:: Document passage ::

Note from the body of the essay in TAB's own voice:

The Gernsback Continuum is a true continuum [...], a still-present legacy of blindly visionary thirties futurism and thirties science fiction. It is something we might not always see [...] but something we can never wholly avoid of exorcise. Gibson is not simply repudiating or rejecting the technolartry of the Golden Age, but acknowledging the unavoidable and continuing presence of the Gernsback legacy, including its uncomfortably totalitarian resonances. (p. 256)

:::
:: Information supplied ::

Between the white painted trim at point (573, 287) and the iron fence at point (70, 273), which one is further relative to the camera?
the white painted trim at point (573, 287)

:::

■ **Given instruction 1**
From the note on the Gernsback Continuum, quote the stretch from "Note from the" through "resonances. (p. 256)".
■ **Given instruction 2**
List every action the note on the Gernsback Continuum says Gibson is or is not performing.

■ **Exercise answer 1**
Note from the body of the essay in TAB's own voice:

The Gernsback Continuum is a true continuum [...], a still-present legacy of blindly visionary thirties futurism and thirties science fiction. It is something we might not always see [...] but something we can never wholly avoid of exorcise. Gibson is not simply repudiating or rejecting the technolartry of the Golden Age, but acknowledging the unavoidable and continuing presence of the Gernsback legacy, including its uncomfortably totalitarian resonances. (p. 256)

■ **Exercise answer 2**
- repudiating
- rejecting
- acknowledging